Why Lawsuit Against Google Over Chat Could Someday Have Implications for Credit Unions

MOUNTAIN VIEW, Calif.–In a case that may someday have implications for credit unions as they expand their chat capabilities, Google has been sued in a putative class action in federal court in California that accuses the company of violating privacy laws and committing “ongoing theft” by scraping internet users’ online data to train its chatbot without their consent.

The Google case, and a parallel one filed last month against Microsoft and OpenAI, the maker of ChatGPT, demands that the tech companies compensate internet users for this data appropriation, the New York Times reported.

According to the analysis, the cases represent “an evolution of people’s understanding of the value of data,”  Tracey Cowan, a partner at Clarkson, which filed the suits, told the times.
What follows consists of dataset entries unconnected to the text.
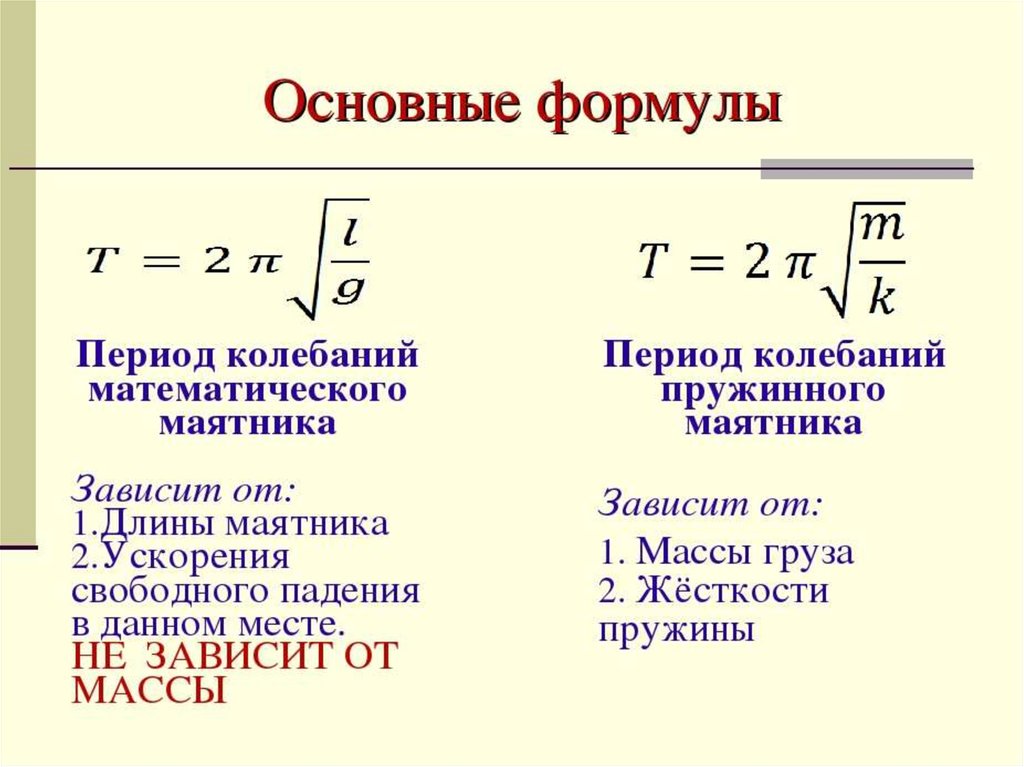 Основные формулы

$T = 2\pi\sqrt{\frac{l}{g}}$

Период колебаний математического маятника

Зависит от:
1.Длины маятника
2.Ускорения свободного падения в данном месте.
НЕ ЗАВИСИТ ОТ МАССЫ

$T = 2\pi\sqrt{\frac{m}{k}}$

Период колебаний пружинного маятника

Зависит от:
1. Массы груза
2. Жёсткости пружины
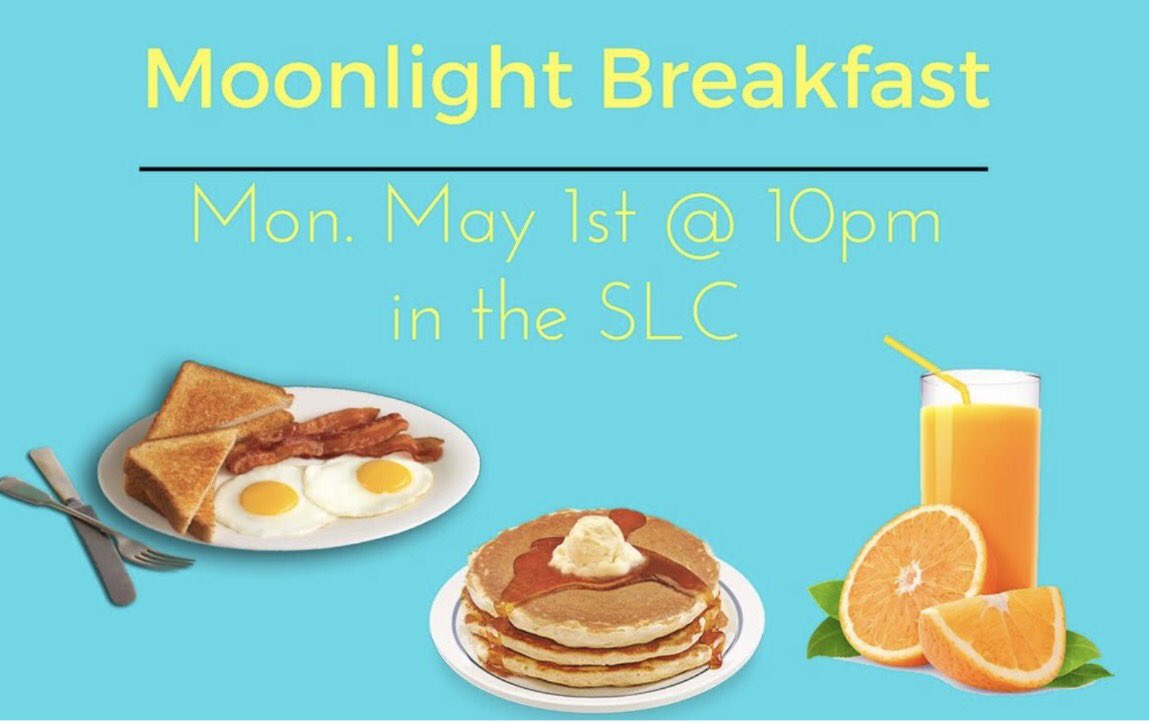 Moonlight Breakfast

Mon. May 1st @ 10pm
in the SLC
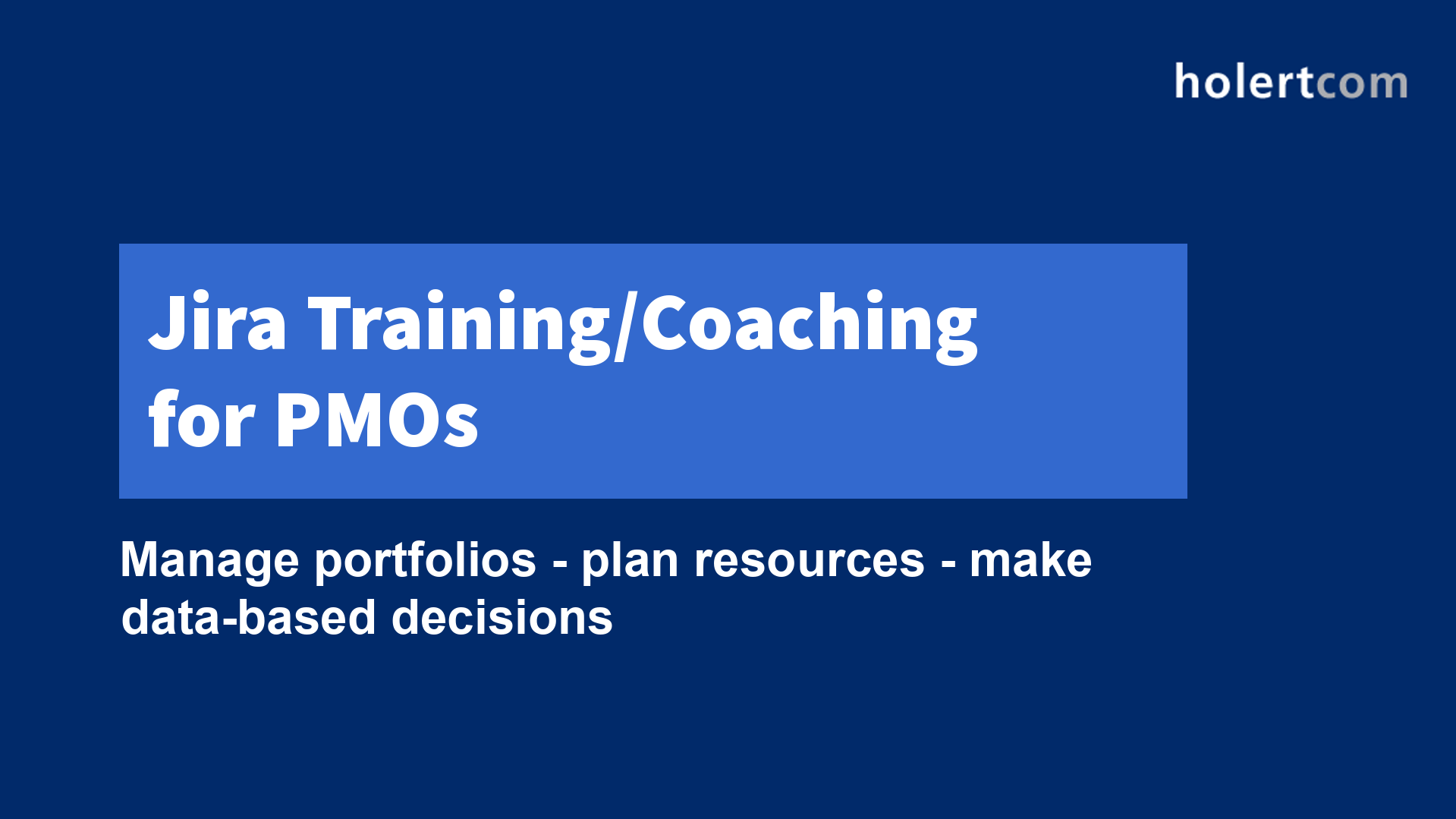 holertcom

Jira Training/Coaching for PMOs

Manage portfolios - plan resources - make data-based decisions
Understanding the Footprint

“People increasingly understand that their Internet footprint…holds economic value to tech companies,” the report observed. “In the social media economy, an industry of data brokers emerged to buy and sell such data. In the A.I. age, similar data is being used to train new generative A.I. tools.”

In addition, the Times reported the suits go a step further, adding to the “public cries for a temporary halt to the commercialization of A.I. pending the development of guidelines.” 

“We are all just guinea pigs in their experiment,” Ryan Clarkson, a partner at the firm, told the Times.

Opt-Out Option

In the meantime, the suits call for letting users opt out, so they can better control how tech firms use their data.

For credit unions, the issue over who controls data and where certain pieces of software code have come from could become a basis for litigation in the future, similar to what happened in the past with just a few lines of code underlying ATM operations, for example.